◆ **Exercise brief**:
Recast the data from the line containing "Is [397,680] an" through the end of the data as a JSON list of strings, one string per line, leaving out blank lines.

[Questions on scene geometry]
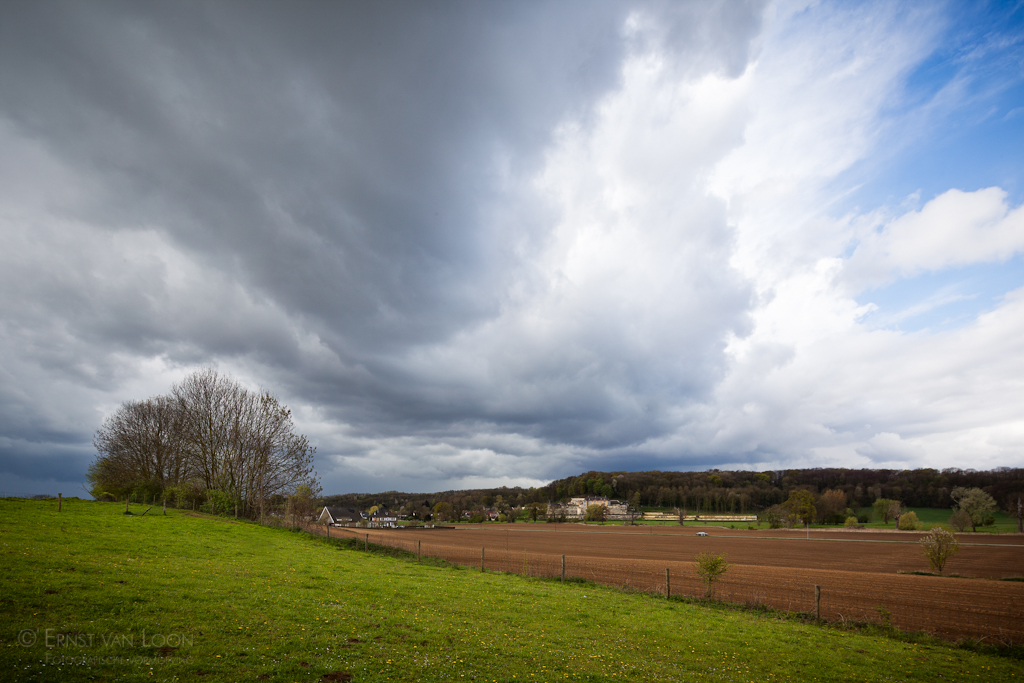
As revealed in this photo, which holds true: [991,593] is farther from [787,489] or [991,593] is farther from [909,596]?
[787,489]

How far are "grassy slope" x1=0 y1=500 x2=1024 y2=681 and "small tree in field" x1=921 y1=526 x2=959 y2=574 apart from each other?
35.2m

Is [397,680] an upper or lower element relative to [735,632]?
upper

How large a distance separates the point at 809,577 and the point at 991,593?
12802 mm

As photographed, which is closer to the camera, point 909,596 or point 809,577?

◆ **Result of the task**:
[
  "Is [397,680] an upper or lower element relative to [735,632]?",
  "upper",
  "How large a distance separates the point at 809,577 and the point at 991,593?",
  "12802 mm",
  "As photographed, which is closer to the camera, point 909,596 or point 809,577?"
]